Collaborative art making is in vogue at the moment, made possible because installations have become ubiquitous and they lend themselves to committee work. Situational comedy and Hollywood script writing certainly illustrate that highly skilled writing can be done, even must be done in large ‘industry’ projects, collaboratively. Seventeenth century paintings were frequently studio productions where the master would paint in the face, the fabric specialist was called in for the costumes and then apprentices filled in the background. Drama too was workshopped and not simply scripted. Nevertheless, nearly all our serious great works that deal with the human condition have been written, painted or composed by individuals. The reason for this goes directly back to the existential and imaginative solitudes already described. The great works, not of science and engineering, but of the arts, are the voices of gifted individuals rising to cry out ‘how it is’.
Which puts me in mind of the opening lines of the Rilke’s
Duino Elegies
: “Who, if I cried out, would hear me from amongst the orders of angels?”.
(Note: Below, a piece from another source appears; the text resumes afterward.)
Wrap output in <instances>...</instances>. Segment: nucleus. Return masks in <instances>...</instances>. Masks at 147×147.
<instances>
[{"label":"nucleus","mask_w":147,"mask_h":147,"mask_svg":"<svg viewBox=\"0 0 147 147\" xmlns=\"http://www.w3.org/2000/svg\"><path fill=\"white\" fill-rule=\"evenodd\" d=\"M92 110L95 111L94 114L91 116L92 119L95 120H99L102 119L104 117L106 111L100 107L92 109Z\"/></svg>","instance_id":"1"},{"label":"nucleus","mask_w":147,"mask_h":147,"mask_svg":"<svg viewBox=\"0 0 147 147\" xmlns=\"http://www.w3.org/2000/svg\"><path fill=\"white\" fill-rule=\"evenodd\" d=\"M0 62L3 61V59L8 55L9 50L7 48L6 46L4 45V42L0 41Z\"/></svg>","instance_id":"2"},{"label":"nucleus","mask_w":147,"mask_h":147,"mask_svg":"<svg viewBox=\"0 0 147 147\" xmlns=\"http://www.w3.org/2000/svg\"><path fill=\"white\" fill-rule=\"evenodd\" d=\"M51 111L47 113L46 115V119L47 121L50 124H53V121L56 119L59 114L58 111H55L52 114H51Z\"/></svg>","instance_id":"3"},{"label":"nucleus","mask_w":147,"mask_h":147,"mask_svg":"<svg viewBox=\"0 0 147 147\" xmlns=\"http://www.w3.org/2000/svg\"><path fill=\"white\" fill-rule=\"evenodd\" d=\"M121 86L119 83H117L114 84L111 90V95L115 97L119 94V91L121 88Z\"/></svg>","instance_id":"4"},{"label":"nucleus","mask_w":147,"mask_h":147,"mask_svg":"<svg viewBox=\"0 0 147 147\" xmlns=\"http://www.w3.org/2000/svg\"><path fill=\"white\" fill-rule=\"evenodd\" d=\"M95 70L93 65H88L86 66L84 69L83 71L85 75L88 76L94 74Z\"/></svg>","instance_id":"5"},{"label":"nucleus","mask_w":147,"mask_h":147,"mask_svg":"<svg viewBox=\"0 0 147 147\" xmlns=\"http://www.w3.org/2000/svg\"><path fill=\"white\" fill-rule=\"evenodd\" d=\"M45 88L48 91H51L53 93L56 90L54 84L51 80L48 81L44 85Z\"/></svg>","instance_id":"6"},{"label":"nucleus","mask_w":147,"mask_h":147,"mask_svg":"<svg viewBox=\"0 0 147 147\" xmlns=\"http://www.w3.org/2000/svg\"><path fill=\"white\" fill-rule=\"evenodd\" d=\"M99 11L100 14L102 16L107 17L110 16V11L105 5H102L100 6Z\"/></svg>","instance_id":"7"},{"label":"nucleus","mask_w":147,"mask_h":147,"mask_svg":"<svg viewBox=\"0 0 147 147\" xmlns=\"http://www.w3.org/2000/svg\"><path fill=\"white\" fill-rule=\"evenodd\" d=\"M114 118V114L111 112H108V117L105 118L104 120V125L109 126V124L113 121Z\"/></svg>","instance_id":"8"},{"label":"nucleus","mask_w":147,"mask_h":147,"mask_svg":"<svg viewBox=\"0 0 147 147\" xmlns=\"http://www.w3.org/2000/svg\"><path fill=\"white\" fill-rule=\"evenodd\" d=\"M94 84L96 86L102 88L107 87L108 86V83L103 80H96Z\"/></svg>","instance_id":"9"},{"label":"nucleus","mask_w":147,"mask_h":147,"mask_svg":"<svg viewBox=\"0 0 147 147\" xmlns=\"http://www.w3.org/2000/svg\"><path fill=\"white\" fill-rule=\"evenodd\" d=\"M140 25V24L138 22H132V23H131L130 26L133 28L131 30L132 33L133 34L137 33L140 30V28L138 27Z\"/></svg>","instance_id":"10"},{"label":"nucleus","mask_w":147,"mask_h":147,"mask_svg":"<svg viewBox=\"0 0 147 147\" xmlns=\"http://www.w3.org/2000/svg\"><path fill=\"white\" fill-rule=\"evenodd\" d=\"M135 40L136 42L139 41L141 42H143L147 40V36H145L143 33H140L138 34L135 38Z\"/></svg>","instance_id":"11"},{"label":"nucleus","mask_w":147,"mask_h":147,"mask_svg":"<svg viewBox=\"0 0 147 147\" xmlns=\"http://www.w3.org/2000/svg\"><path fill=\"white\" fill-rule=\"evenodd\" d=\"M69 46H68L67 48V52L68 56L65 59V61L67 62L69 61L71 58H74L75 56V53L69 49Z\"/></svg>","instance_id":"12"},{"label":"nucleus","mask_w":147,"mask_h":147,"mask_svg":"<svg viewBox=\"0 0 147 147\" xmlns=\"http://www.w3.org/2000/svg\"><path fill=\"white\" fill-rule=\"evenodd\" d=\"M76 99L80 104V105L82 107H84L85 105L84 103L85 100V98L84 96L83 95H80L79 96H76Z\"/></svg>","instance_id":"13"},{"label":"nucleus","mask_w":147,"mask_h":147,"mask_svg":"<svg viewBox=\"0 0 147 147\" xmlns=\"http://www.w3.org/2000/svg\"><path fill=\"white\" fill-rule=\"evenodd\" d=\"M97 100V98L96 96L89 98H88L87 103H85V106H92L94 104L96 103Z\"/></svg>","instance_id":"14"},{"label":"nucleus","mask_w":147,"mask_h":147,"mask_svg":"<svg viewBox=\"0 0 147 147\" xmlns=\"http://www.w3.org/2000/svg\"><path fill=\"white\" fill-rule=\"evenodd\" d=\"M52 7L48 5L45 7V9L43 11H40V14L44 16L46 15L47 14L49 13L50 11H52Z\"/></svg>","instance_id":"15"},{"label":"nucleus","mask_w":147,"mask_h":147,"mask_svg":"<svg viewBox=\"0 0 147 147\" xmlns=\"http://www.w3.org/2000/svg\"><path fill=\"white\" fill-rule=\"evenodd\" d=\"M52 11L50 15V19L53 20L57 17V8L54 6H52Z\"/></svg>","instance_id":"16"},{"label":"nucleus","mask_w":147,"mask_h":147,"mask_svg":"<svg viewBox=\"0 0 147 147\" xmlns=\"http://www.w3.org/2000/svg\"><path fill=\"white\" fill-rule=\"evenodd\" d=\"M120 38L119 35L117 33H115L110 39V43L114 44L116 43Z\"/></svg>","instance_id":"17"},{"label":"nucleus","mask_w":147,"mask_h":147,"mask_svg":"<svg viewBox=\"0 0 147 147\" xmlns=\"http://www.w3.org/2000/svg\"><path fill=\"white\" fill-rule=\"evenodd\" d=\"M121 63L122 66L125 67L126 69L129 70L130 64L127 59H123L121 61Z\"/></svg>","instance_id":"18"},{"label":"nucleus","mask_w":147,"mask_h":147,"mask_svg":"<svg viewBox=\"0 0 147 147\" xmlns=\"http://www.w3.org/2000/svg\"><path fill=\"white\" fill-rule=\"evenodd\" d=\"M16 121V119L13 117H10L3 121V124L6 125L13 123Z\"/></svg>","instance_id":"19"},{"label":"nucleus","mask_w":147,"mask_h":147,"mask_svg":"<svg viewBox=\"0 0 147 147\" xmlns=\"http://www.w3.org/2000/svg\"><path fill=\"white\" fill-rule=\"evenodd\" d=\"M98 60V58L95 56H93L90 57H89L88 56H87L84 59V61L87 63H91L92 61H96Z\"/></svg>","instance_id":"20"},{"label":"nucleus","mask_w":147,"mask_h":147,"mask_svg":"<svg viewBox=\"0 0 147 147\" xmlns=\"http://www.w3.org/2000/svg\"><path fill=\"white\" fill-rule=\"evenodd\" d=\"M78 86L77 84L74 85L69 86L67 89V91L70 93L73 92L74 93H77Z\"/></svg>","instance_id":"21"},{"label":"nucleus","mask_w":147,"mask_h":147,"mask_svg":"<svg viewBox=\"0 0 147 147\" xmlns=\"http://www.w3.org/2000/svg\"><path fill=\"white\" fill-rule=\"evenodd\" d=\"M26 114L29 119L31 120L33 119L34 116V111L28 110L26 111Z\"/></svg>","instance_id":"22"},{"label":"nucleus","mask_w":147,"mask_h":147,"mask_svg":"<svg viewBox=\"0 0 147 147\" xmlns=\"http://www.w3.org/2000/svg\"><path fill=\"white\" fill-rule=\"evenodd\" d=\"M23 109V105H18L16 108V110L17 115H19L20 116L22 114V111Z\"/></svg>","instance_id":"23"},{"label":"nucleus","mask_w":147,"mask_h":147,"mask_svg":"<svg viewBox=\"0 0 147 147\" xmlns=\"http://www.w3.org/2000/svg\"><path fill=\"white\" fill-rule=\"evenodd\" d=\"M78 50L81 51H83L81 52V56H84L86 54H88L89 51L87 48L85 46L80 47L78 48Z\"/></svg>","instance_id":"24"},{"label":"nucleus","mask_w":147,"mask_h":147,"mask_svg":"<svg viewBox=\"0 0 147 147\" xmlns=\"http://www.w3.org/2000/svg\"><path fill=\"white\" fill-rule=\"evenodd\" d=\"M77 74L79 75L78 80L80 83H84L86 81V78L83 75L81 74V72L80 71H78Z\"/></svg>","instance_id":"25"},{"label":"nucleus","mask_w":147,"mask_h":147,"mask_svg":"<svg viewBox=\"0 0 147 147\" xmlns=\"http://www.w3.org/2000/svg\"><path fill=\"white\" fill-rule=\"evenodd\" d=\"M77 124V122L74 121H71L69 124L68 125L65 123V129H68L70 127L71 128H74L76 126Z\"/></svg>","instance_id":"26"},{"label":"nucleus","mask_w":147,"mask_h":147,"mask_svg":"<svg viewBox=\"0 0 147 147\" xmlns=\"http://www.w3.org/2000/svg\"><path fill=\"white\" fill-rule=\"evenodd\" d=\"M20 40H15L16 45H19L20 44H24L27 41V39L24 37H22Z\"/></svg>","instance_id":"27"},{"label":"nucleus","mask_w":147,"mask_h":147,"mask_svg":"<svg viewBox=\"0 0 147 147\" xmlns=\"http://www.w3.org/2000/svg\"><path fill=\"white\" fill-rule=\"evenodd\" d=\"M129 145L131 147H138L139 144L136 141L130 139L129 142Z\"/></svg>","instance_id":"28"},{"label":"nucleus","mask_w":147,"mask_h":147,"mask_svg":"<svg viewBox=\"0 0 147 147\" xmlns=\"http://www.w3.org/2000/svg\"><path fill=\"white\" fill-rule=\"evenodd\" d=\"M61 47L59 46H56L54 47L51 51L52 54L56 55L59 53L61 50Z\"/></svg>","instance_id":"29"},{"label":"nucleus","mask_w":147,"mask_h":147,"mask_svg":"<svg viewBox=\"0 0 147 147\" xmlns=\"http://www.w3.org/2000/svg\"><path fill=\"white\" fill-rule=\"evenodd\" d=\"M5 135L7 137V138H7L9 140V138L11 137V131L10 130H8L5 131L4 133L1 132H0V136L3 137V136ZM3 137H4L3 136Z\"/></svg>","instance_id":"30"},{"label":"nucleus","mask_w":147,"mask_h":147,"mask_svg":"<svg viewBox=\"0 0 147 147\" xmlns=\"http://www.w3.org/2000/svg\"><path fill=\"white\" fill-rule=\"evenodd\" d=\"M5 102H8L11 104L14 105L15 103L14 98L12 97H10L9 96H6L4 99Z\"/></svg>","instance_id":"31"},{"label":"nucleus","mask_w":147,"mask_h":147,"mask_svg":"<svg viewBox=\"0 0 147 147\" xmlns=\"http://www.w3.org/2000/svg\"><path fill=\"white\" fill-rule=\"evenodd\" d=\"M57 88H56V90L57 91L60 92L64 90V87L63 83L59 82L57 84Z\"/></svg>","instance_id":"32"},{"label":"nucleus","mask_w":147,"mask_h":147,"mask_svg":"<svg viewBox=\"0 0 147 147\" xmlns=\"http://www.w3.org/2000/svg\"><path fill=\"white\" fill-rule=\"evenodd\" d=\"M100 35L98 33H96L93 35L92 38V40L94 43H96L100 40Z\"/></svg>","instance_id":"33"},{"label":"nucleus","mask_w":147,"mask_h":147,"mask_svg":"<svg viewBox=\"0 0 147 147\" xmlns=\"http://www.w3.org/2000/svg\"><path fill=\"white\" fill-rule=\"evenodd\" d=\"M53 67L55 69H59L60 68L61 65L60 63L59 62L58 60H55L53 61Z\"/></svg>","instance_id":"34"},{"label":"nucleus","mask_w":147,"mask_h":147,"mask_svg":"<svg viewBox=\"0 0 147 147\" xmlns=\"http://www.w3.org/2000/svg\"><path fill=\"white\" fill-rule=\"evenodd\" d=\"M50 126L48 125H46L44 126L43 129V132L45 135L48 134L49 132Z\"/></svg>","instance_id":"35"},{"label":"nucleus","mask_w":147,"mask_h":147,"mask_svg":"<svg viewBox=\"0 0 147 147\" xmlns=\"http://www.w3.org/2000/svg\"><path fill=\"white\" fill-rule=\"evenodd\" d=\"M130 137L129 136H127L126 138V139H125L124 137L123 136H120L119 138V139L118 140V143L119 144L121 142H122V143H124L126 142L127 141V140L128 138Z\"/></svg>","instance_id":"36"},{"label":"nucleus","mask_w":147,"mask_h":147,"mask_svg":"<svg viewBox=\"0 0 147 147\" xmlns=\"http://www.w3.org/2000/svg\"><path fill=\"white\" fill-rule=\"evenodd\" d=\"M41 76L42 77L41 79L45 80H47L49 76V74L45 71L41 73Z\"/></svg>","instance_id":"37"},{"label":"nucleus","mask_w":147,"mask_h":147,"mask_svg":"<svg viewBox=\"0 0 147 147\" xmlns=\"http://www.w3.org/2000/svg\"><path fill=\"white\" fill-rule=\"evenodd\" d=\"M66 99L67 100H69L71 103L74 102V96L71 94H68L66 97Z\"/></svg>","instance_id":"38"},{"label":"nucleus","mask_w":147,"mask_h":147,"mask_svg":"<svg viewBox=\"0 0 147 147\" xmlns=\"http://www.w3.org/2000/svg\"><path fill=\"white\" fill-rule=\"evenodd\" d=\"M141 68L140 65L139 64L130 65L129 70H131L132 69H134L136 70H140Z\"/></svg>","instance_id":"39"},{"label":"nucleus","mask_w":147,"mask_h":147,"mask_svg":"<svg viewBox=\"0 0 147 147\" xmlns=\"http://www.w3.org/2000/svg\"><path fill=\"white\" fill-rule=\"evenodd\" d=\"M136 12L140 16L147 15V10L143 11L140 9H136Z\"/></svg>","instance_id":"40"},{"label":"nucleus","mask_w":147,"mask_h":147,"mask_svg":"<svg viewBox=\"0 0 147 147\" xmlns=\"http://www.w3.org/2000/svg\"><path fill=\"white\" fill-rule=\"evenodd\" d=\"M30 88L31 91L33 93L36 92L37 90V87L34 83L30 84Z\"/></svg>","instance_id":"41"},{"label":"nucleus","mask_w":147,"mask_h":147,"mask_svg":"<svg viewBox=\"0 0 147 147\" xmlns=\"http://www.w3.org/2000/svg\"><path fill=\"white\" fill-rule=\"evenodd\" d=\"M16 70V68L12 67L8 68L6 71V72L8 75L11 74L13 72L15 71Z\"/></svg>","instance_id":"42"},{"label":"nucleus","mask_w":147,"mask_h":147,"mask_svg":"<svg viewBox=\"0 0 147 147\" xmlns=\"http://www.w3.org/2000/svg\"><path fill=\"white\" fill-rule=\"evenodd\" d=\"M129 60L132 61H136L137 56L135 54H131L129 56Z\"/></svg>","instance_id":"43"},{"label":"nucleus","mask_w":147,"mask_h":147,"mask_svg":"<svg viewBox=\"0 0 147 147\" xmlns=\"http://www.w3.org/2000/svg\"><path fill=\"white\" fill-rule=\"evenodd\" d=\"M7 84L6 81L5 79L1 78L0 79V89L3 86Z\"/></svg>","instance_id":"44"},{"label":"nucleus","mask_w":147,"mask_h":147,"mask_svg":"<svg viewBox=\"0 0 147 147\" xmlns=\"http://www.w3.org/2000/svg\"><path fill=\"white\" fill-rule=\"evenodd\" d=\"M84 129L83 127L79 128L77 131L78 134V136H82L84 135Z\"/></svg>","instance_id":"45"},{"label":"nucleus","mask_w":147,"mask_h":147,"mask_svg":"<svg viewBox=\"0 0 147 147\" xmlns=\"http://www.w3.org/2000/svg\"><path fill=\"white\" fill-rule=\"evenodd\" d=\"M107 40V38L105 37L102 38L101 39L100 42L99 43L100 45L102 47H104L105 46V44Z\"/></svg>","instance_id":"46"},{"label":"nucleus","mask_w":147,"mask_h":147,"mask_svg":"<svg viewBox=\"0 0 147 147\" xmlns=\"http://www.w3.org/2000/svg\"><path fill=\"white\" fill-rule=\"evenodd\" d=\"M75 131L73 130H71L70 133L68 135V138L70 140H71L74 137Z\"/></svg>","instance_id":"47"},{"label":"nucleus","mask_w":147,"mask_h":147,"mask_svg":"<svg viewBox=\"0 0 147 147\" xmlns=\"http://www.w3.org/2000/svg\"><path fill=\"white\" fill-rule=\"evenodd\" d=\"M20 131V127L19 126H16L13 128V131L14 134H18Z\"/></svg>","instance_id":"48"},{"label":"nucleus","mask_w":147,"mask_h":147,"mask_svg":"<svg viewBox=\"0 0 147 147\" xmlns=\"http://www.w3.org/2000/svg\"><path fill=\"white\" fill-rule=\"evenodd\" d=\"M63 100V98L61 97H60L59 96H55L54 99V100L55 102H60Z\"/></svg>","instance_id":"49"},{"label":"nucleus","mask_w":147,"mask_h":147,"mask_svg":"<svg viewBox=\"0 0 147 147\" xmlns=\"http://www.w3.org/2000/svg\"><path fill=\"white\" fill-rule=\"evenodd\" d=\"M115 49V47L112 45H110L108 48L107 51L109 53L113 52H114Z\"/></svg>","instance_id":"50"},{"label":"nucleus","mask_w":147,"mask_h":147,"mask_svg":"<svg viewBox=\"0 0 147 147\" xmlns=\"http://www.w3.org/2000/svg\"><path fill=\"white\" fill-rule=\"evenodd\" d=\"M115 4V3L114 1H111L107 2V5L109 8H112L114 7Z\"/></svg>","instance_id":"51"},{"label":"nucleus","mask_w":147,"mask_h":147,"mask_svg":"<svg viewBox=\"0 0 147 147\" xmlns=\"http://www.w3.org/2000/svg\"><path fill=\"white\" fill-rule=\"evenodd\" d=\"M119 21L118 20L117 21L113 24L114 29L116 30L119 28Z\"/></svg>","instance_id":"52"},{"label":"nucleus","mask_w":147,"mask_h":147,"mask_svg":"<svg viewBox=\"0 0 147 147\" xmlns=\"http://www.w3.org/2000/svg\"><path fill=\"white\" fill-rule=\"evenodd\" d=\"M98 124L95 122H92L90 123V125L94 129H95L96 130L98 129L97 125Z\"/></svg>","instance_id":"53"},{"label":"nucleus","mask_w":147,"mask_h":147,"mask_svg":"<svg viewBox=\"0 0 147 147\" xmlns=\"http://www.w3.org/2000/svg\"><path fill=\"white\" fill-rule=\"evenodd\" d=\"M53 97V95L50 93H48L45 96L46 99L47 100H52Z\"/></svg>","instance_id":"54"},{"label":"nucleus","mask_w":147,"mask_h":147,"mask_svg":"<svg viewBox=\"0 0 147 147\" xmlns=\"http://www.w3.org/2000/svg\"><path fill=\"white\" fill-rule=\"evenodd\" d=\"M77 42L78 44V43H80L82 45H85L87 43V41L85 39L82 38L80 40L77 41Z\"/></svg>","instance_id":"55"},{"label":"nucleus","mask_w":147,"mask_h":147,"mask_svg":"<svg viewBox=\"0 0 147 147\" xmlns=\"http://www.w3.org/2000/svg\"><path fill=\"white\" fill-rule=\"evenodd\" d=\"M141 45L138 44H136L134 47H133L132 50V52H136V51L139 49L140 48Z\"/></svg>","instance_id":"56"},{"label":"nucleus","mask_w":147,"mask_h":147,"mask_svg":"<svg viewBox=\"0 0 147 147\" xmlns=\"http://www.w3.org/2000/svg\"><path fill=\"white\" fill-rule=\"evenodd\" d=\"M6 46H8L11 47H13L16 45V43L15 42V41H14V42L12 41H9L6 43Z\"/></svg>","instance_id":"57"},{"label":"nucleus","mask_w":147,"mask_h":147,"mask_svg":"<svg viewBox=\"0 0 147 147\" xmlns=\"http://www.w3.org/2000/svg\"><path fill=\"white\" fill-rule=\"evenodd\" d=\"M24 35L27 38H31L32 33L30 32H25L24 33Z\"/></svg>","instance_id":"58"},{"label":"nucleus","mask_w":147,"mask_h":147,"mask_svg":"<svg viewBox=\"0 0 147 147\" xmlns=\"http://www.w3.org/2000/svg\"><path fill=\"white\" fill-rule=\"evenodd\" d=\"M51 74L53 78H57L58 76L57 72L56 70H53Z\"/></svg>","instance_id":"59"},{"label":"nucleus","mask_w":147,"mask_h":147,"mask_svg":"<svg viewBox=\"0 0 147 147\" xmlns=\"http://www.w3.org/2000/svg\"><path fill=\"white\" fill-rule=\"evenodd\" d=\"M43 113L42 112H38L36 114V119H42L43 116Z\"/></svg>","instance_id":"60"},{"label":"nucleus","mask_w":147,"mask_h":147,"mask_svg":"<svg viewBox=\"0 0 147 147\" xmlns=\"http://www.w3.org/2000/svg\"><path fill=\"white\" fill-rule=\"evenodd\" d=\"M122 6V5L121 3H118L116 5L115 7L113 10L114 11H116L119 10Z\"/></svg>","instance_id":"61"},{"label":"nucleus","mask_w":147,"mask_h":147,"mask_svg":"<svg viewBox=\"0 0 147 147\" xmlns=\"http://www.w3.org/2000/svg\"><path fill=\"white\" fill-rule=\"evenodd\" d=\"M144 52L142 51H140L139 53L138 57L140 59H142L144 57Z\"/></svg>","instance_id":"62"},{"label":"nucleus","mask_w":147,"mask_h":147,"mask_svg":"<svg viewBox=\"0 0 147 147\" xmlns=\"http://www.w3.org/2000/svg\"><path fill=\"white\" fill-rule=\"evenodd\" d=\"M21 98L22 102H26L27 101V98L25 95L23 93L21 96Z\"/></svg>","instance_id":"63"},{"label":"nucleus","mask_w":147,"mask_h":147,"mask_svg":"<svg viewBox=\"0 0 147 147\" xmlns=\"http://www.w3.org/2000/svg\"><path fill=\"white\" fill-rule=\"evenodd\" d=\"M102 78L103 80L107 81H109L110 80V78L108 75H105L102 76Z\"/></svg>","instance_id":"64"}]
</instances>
Rilke’s cry is not heard by the angels, could not even be heard by the immortals, but is heard by those fellow mortals who are themselves familiar with his human condition. This was not only an evocative statement of solitude, but required solitude to write. Writing and painting need ‘space’. Furthermore, there is a ‘cone of silence’ that descends during the writing or the painting process when one gets ‘in the zone’. This is the solitude of rapt attention, absorbed focus, singularity of purpose, distraction from daily routine, absorption in ideas, preoccupation with complex activity.
The creative process has a meditative or hypnotic quality about it at times. And it is during those times that the content of the unconscious is able to well up and spill into the work. In his first letter,
Letters to a Young Poet
, Rilke writes of the “descent into yourself and into your solitude “. He explains, “Try to raise up the sunken feelings of this enormous past; your personality will grow stronger, your solitude will expand and become a place where you can live in the twilight, where the noise of other people passes by, far in the distance. ... I can't give you any advice but this: to go into yourself and see how deep the place is from which your life flows.” Collaborative projects are the very antithesis of this. They have the greatest difficulty in accessing the unconscious in any compelling way.
But art practice in solitude is bitter-sweet. Art is a communication. The poet writes, the painter paints, in the hope that others might read or see – and understand. But the law of percentiles means that few will. If the art is too solipsistic and esoteric then maybe none will.
But skylarks must sing whether we are below to hear or not. Alpine plants will bloom in the most inhospitable of places while the herd tramples past.
What other choice is there? ... Not to bloom at all? ... For skylarks to fall silent?